John Waters, Filmmaker of Hairspray, Pink Flamingos, Pecker, Cry-Baby, Serial Mom, Writes First Book: Liarmouth
In the acknowledgement of Liarmouth: A Feel-Bad Romance, author John Waters thanks 3 staffers for being “top notched researchers and copy editors…as they typed each draft of this novel from my hand written original, they teetered on the literary edge of taste with me, hopefully protecting my cockeyed balance.” This book dips into what many may consider “bad taste.“ It is not the book for them. It is a book for those fond of Waters’ gift of painting the societal extremes, humanity’s eckveldt, in rich, resonant, luminous, and humorous literary tones. No one does it better.
Waters is the kind of artist you might think it’s not proper to like, too much sex, too many weirdos, too much sleazy sordid societal underbelly, but as a fan of Flannery O’Connor and Carolyn Chute, such grotesques in literature and film fascinate, and reveal the human condition in all its glory. The only thing better than a feel bad romance from John Waters, is listening to his narration of it on an audiobook. Waters narrates the story like your favorite, irreverent, hilarious friend retelling every detail of his recent trip to Vegas or Detroit. You will feel compelled to underline all his best phrases in a hard copy or ebook, but his narration of the story in its entirety is a rare treat, impeccably done, and should be a candidate for narration or best audio awards.
This romance is a continual cacophony of perversion...symphonic in scale and proportion. It is a writhing, pulsing, bouncing, lip licking tale, conveying itself across time and topography via a variety of transportation options, furtively seeking its advent to climax as Marsha Sprinkle slides into the shotgun seat of Lester Barnhill’s truck, where air is thick with promise and possibility, culminating in the tragicomic wreckage of a Provincetown carnival ride, leading ultimately to the satisfying conclusion at Moreland Memorial Park Cemetery where the distant silhouette of a figure emerging from the smoke of an explosion offers the promise of new life.
Waters is an author who electrifies random letters into words, and puts them in the kind of order that causes them to rise off the page and into your brain as full blown 3D images.

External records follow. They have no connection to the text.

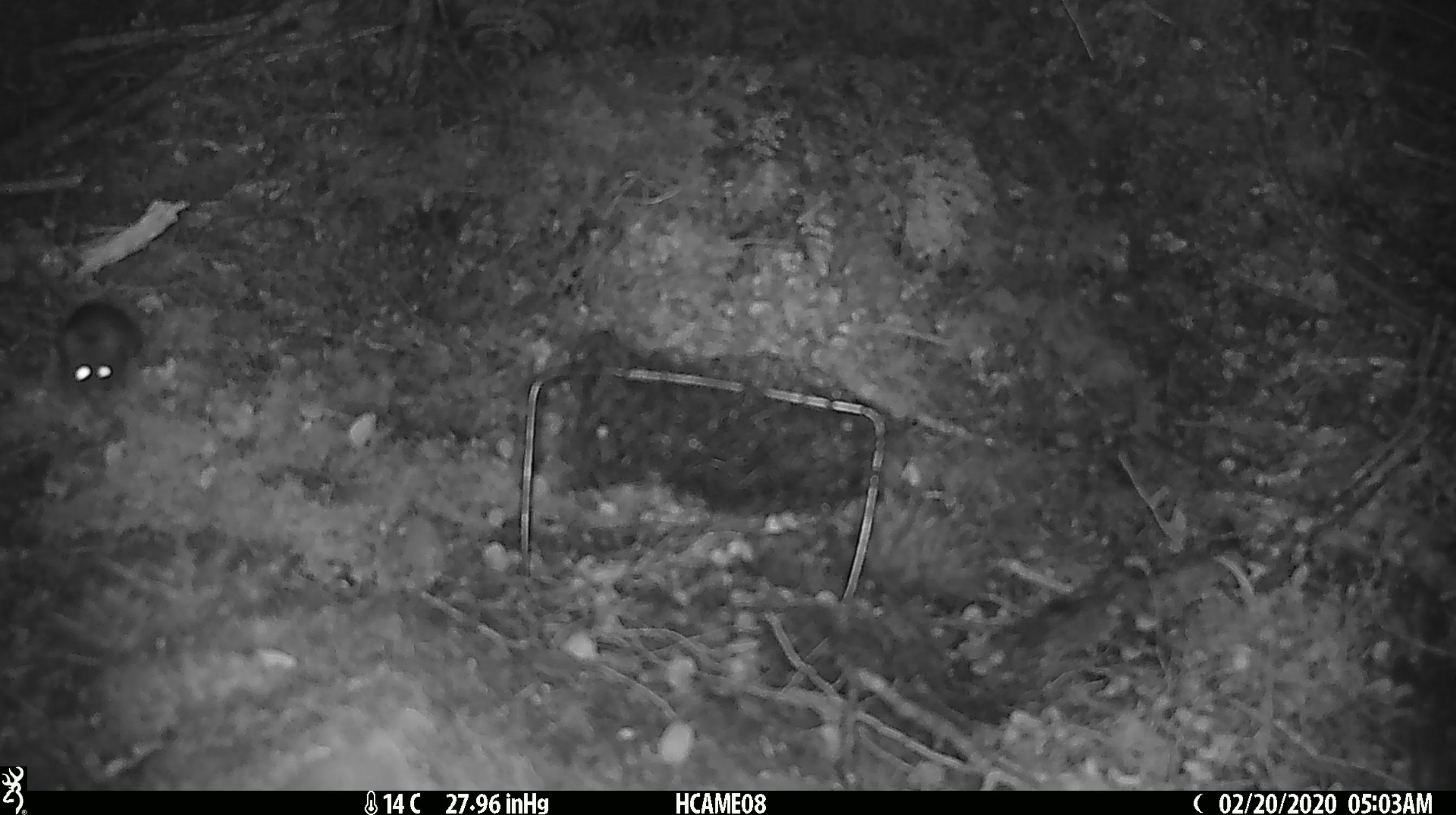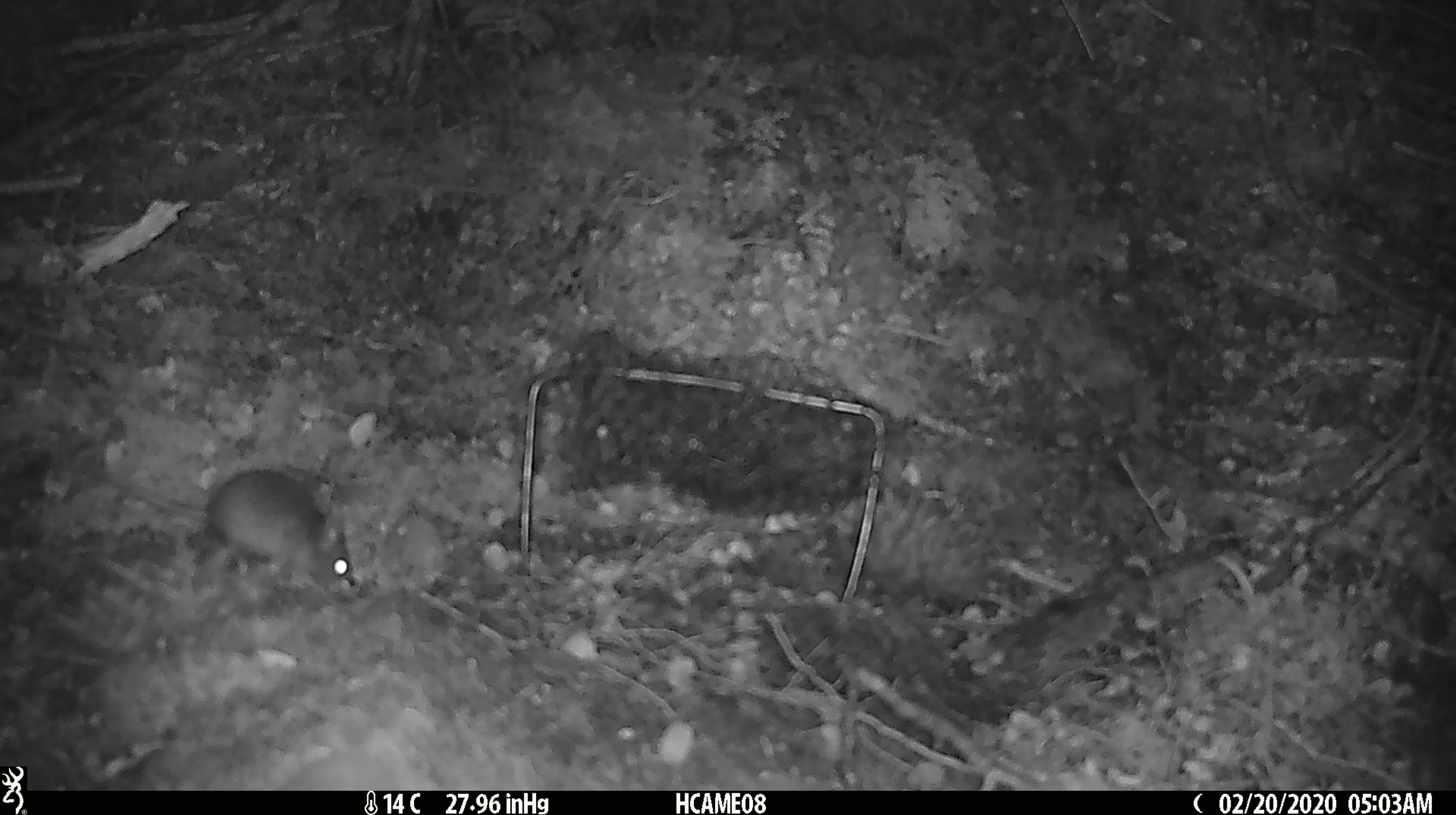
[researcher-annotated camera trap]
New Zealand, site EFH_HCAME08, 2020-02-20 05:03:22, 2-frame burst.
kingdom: Animalia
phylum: Chordata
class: Mammalia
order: Rodentia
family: Muridae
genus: Mus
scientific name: Mus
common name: mouse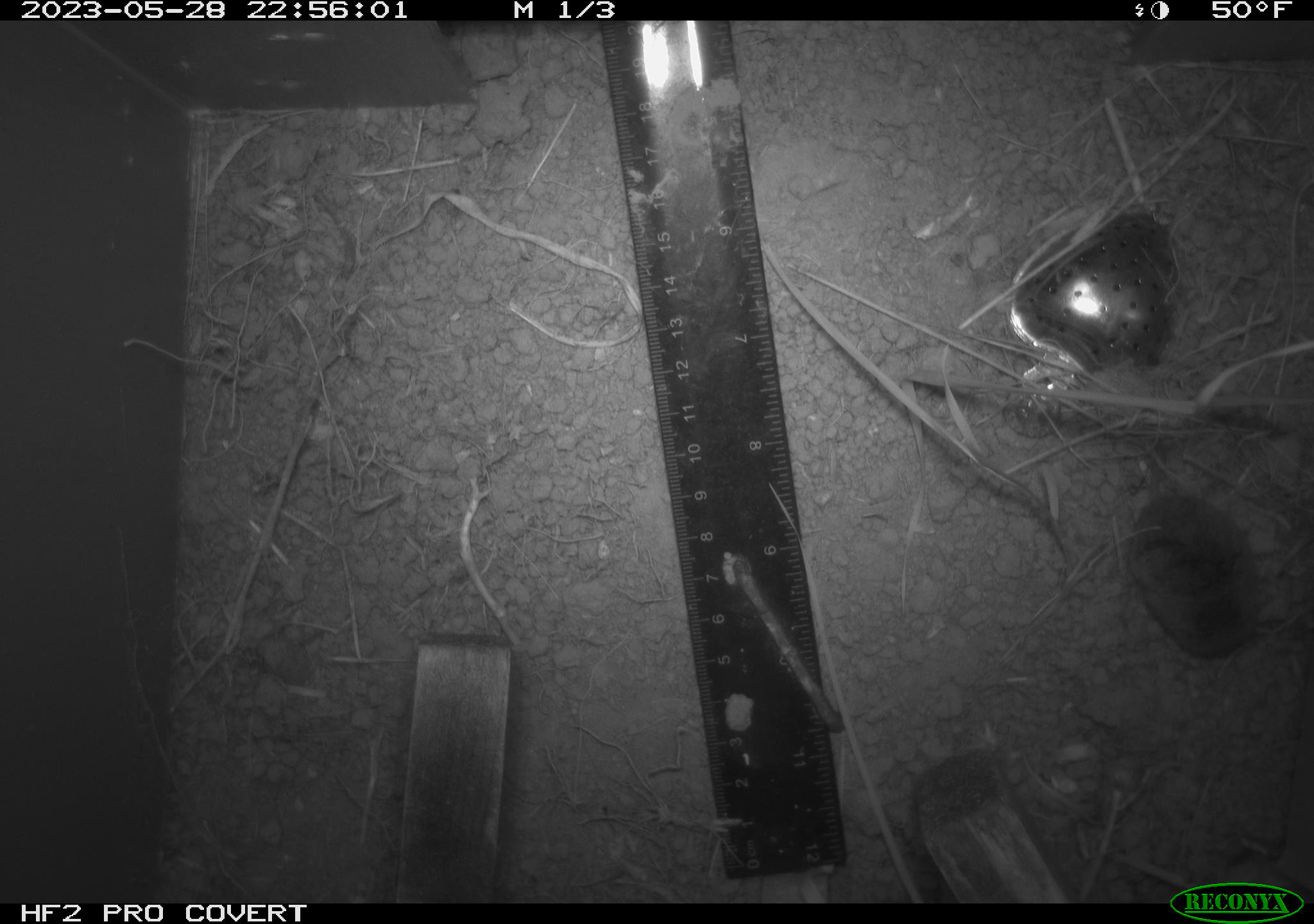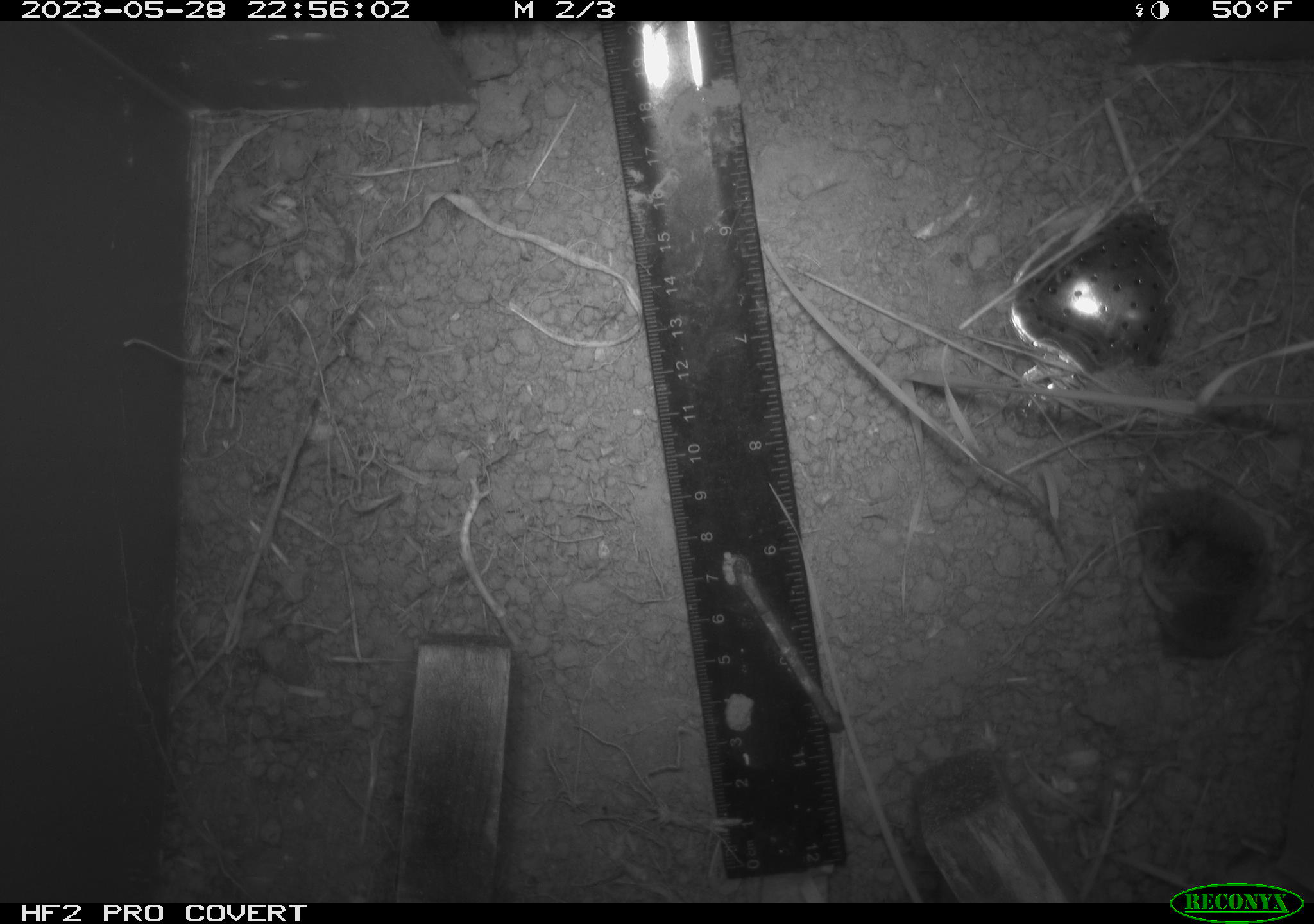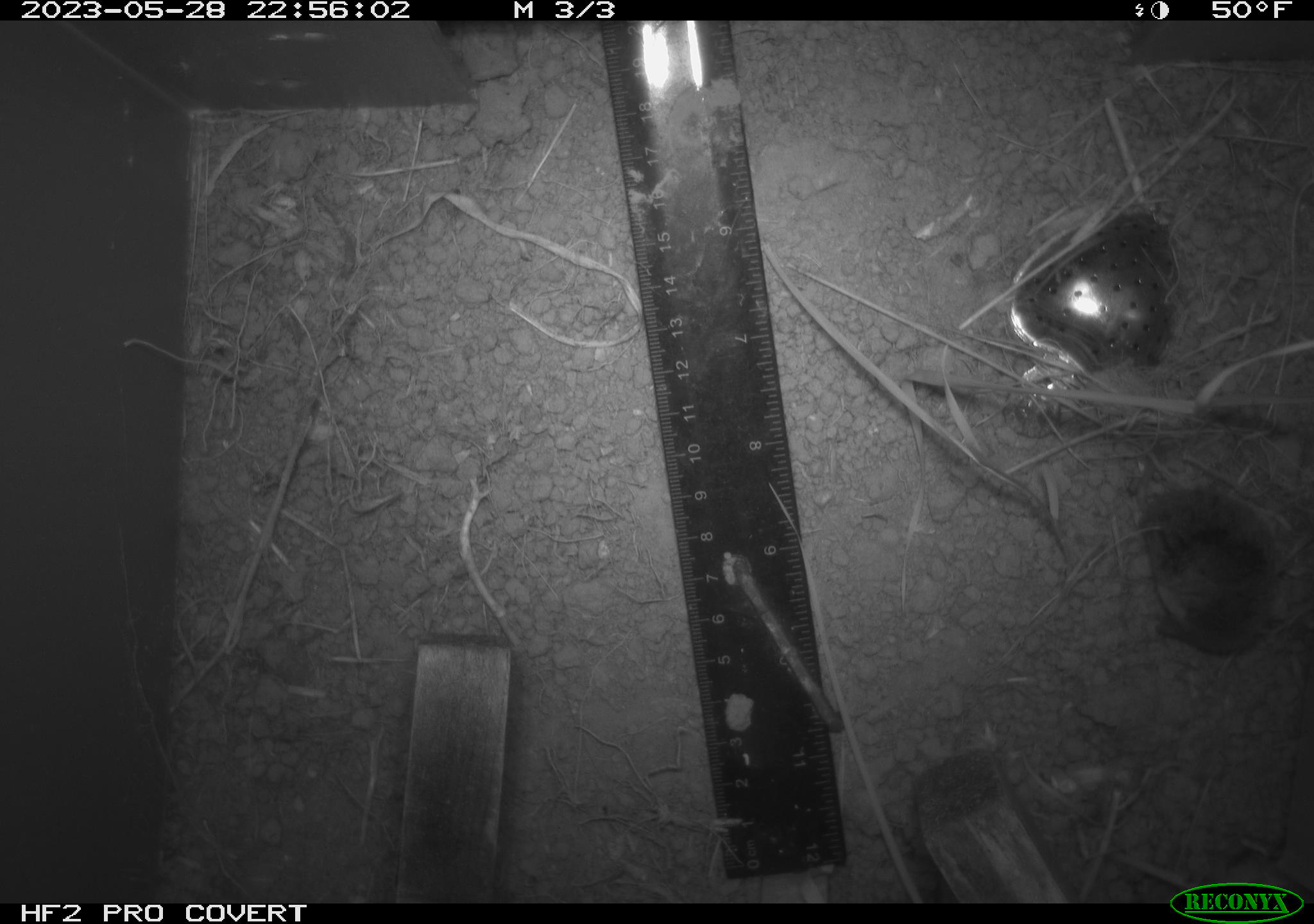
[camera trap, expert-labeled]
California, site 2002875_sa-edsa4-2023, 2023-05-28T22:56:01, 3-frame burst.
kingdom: Animalia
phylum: Chordata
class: Mammalia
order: Eulipotyphla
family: Soricidae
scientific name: Soricidae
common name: shrews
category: soricidae family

While Flannary O’Connor put “Southern Gothic” on the genre list, Waters’ book might be considered “Cosmopolitan Gothic.” It’s a Chinese fire drill of a story in all its colorful animated idiosyncratic splendor.
While this book is no candidate for the Hallmark Romance channel, perhaps a new channel is called for, a Feel Bad Romance channel. This novel could be destined for bigger things, another John Waters film, full of grotesques, sweaty, sexy, conniving and wriggling their way through life toward destinations glittering with opportunity. Or, given that promise of new life on the smoky horizon, one might even dare to hope for a sequel.